The Johannesburg-based company has reached a
preliminary agreement with a partner for a factory in Ethiopia and is now
seeking financing for a project with a potential cost of $68m, CEO Andre de
Ruyter says. That will help supply drinks makers including brewer Heineken and
soft drinks producer Coca-Cola, he says. Nampak has also "made good
progress" on a Nigerian factory.
"Africa is the story for us," Mr de
Ruyter says. "People talk about Latin America, they talk about India,
China or other emerging markets, but we think the opportunity that we’ve got in
Africa is so big and this is what we know we can do well."
Consumer-goods companies such as US retailer
Walmart and brewer SABMiller are expanding in Africa to take advantage of
economic growth and rising household incomes.
Many people in the sub-Saharan region are
moving away from subsistence existences and becoming consumers of packaged
goods for the first time, according to Mr de Ruyter, creating a growing market
for can and bottle manufacturers. Nampak is also the continent’s biggest maker
of beverage cans.
"There’s a youth bulge of people reaching
drinking age" in Africa, Mr de Ruyter says. Producing glass bottles and
cans "makes a lot of sense".
Nigeria has a population of about 177-million,
with 44% younger than 15, while 46% of Ethiopia’s 97-million people are below
that age, according to US Census Bureau data. That compares with 16% of the
403-million people who live in the euro area.
Nampak is expanding beyond South Africa to
help reverse declining profit margins in its home market, where it is cutting
costs.
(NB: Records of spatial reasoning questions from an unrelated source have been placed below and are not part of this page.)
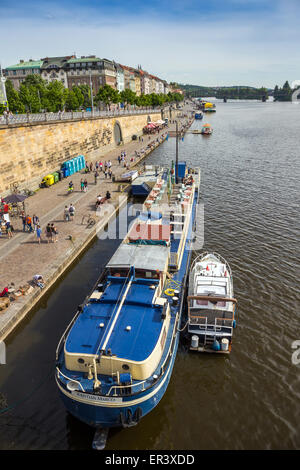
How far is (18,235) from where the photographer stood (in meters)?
27.8

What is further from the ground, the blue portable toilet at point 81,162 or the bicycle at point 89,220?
the blue portable toilet at point 81,162

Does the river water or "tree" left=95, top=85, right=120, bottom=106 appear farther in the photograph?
"tree" left=95, top=85, right=120, bottom=106

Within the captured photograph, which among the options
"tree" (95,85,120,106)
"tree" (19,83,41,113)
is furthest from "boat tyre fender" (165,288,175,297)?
"tree" (95,85,120,106)

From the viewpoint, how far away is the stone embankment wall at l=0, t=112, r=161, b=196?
118 feet

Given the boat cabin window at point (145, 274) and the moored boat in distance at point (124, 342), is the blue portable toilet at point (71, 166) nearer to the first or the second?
the moored boat in distance at point (124, 342)

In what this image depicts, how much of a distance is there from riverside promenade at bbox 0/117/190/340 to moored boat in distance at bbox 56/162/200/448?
5.32 m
The continent’s most industrialised economy contracted in the second
quarter of 2015 for the first time in a year, while consumer confidence dropped
to a 14-year low in the same period.
Nampak shares gained 0.2% to R27.80 in early
afternoon trade on Wednesday,
paring the decline this year to 36%. That compares with a 1% gain on the
FTSE/JSE Africa all-share index.
In South Africa, Nampak plans to cut its
number of glass products to about 85 different types from 130 to reduce costs,
Mr de Ruyter says, and is also seeking to reduce its food-can range by as much
as 38%. It is replacing older machines with more efficient models, he says.
Nampak has signed a memorandum of
understanding with a local partner in Nigeria, identified a factory site with
access to natural gas and water and started a feasibility study, Mr de Ruyter
says. The plant in Africa’s biggest economy will cost as much as $100m and will
be completed in about three years.
The company also has plans for an Angolan
glass factory although it is still "very early days", the CEO says.
Nampak will consider expanding its can
production by doubling capacity in Nigeria and looking at a potential third can
line in Angola, he says.
"Beverage cans are a fairly new
innovation" in most of Africa. "Previously it was all returnable
glass bottles, which were in some instances recycled up to 30 times. So you
have this old, scuffed bottle and the new, shiny fresh can with a logo."